**Excerpted text**.
■ ■ ■ ■
What a week for someone working for the sports section at Washington, D.C.'s top newspaper. We had paparazzi style stalking of Mike Shanahan outside of lavish steakhouses and airports, the ongoing denigration of Gilbert Arenas from basketball blogging icon to gun toting criminal, and hell, Saturday, Georgetown and Connecticut might have played the best college basketball game of the season to date.
I wasn't really on the front lines for any of this (although I was in the house to watch UCONN and GTown), but for much of the week I was working in the office at the Post as everything developed. It was craziness, editors that usually work 9-5 schedules working through the night and me having very little time to do any blogging. What was I doing? Well, you can read a profile I did for the paper on UConn's Jerome Dyson as well as four stories about high school wrestling that be viewed here, here, here, and here. I would include the GTown and Capitals stories I did for the Express, but alas, their website is really messed up and you can only view the .pdf of the paper.
■ ■ ■ ■
**Data segment**.
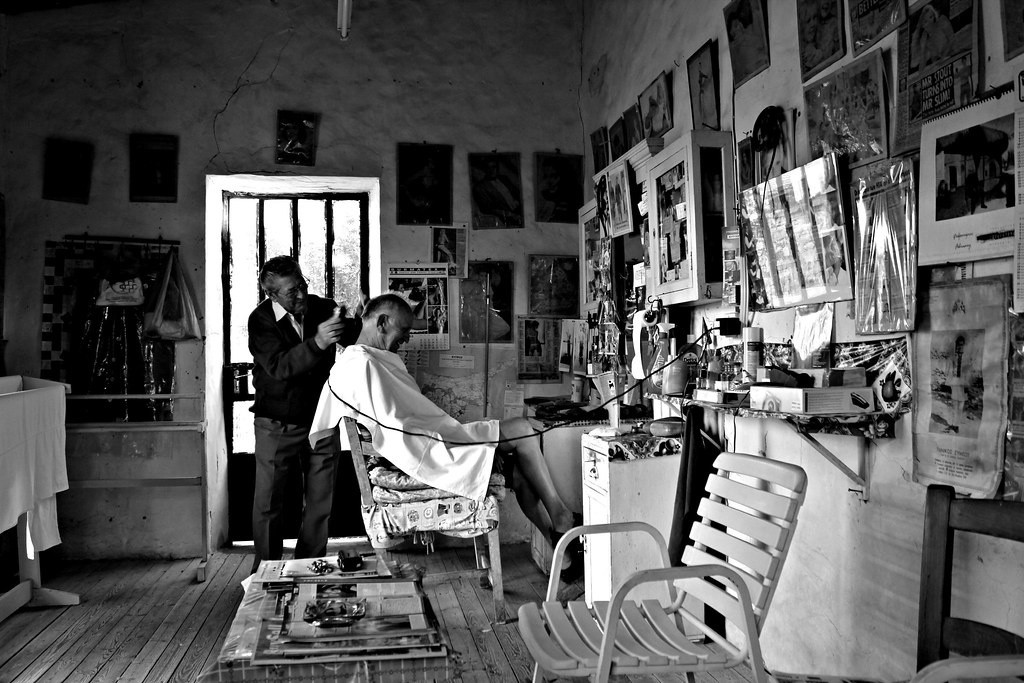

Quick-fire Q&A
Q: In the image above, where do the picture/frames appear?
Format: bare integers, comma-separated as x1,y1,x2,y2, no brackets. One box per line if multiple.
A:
■ ■ ■ ■
**Task instructions**.
1) Rewrite the paragraph of the blog post that begins "I wasn't really on the front lines" in a shorter form, keeping its main facts.
2) Please say whether each statement agrees with the blog post, answering yes or no and quoting the words that decide it: (a) The writer spent most of the week reporting from the front lines. (b) The writer watched the Georgetown–Connecticut game in person. (c) The Express stories can be read directly on that paper's website.
3) Print a section of the blog post word for word. Begin at the words "What a week" and stop after "season to date.".

**Solutions in order**.
1) The writer was not on the front lines for the week's stories but saw the UConn–Georgetown game in person and spent much of the week working in the Post's office as events developed. Editors who usually work 9-5 worked through the night, which left the writer little time for blogging. The writer's own work that week was a profile of UConn's Jerome Dyson for the paper and four stories about high school wrestling. The writer also did Georgetown and Capitals stories for the Express, but they are not linked because that website is broken and only offers a .pdf of the paper.

2)
(a) No: "I wasn't really on the front lines for any of this"
(b) Yes: "although I was in the house to watch UCONN and GTown"
(c) No: "their website is really messed up and you can only view the .pdf of the paper"

3)
What a week for someone working for the sports section at Washington, D.C.'s top newspaper. We had paparazzi style stalking of Mike Shanahan outside of lavish steakhouses and airports, the ongoing denigration of Gilbert Arenas from basketball blogging icon to gun toting criminal, and hell, Saturday, Georgetown and Connecticut might have played the best college basketball game of the season to date.